● **Article**
+-------+

Pre-trial powers of Court exercising criminal jurisdiction

130.[143] A Court exercising criminal jurisdiction may, to the extent permitted by, and in accordance with, any enactment or law, do any one or more of the following, before and in connection with the trial, or where appropriate, during the trial, of criminal proceedings:

 

(a) issue a warrant for the arrest of a person, including where at common law or under any Act, whether passed before or after the commencement of this Act, there is  power to arrest a person without warrant;

 

(b) remand a person in custody or on bail in accordance with law;

 

(c) take a Court bond (or authorise a person empowered by law to take a Court bond) from a person on his or her release on bail conditioned on the person’s appearance before that Court or before another Court at a specified time and place, or take a Court bond from a person for any other purpose permitted by law;

 

(d) authorise the release on bail on his or her arrest of a person for whom a warrant has been issued, subject to the entry by that person into a Court bond (which may be taken by a person empowered by law to take a Court bond) conditioned on the person’s appearance before that Court or before another Court at a specified time and place;

 

(e) make an order for the production to the accused by the prosecutor of any document, thing or information;

 

(f) make any order authorised by an enactment in relation to the seizure, detention, freezing, realisation or disposal of any property;

 

(g) permitting service or the giving of notice outside the State in accordance with an enactment of a Court document or document, in the cases or circumstances, and subject to any conditions, prescribed by that enactment[144], or

 

(h) make an order binding a person to the peace or to good behaviour or to both the peace and good behaviour and requiring the person to enter into a Court bond for that purpose.

 

[New]

 

 

 

 

 

[CJAA 1914, s 27]

 

 

 

 

 

 

 

 

 

 

 

 

 

 

 

 

 

 

 

 

 

 

 

 

 

 

 

 

 

 

 

 

[CSPA 1961, s 54]

Remand to alternative Circuit

131.— (1) Notwithstanding Chapter 4 of Part 2 or any other provision of any enactment, where an accused person has been sent forward for trial to the Circuit Court, that Court may remand the accused in custody to appear at a sitting of the Circuit Court (in this section, the “alternative Court”) in the Circuit in which is situated the prison or place of detention where the accused is to be held in custody.

 

(2) If the accused is remanded under this section to a sitting of an alternative Court: 

 

(a) the alternative Court may, from time to time as occasion requires, further remand the accused, in custody or on bail, to that Court or to another alternative Court,

 

(b) a reference in section 4B(3) or (5) or section 4E of the Act of 1967 to the trial Court shall be a reference to the alternative Court to which the accused is remanded[145] and a reference in section 152 to the Circuit Court shall be a reference to the alternative Court to which the accused is remanded, and

 

(c) the alternative Court has the same power under section 4O of the Act of 1967 to correct any defect in the charge against the accused as the trial Court.

+-------+

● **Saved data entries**
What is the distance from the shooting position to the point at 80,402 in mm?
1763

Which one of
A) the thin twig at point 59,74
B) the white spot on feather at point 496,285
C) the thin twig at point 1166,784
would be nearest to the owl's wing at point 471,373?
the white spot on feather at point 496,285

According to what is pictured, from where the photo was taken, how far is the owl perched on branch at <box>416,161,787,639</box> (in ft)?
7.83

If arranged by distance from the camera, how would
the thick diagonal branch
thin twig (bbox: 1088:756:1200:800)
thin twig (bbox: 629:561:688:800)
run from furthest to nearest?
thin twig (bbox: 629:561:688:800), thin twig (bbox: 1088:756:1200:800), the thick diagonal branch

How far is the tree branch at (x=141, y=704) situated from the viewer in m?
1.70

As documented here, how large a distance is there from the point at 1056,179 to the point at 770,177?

+-------+

● **Stated goal**
Pick up the legislative text on criminal court powers above and continue it from its last sentence.

● **Answer to the exercise**
 

(3) An alternative Court shall, for the purposes of the trial of the offence, remand the accused to a sitting of the Circuit Court in the Circuit (determined, where necessary, in accordance with section 53 or section 54):

 

(a) in which the offence was committed, or

 

(b) in which the accused was arrested or resides.

 

[CPA 1967, s.4Q]

Remand to alternative District

132.— (1) Notwithstanding Chapter 5 of Part 2 or any other provision of any enactment, the Court before which a person first appears charged with a particular offence or a Judge exercising jurisdiction under section 72 may remand that person in custody to appear at a sitting of the District Court (in this section, the “alternative Court”) in the District in which the prison where he or she is to be held in custody is situated or a District adjoining the first-mentioned District.

 

(2) The alternative Court may from time to time, as occasion requires, further remand a person referred to in subsection (1) in custody or on bail to that Court or to an another alternative Court.

 

(3) An alternative Court shall, for the purposes of the trial of a person, remand the person to a sitting of the Court in the District (determined, where necessary, in accordance with section 73 or section 74):

 

(a) in which the offence to which the trial relates was committed, or

 

(b) in which the person resides or was arrested.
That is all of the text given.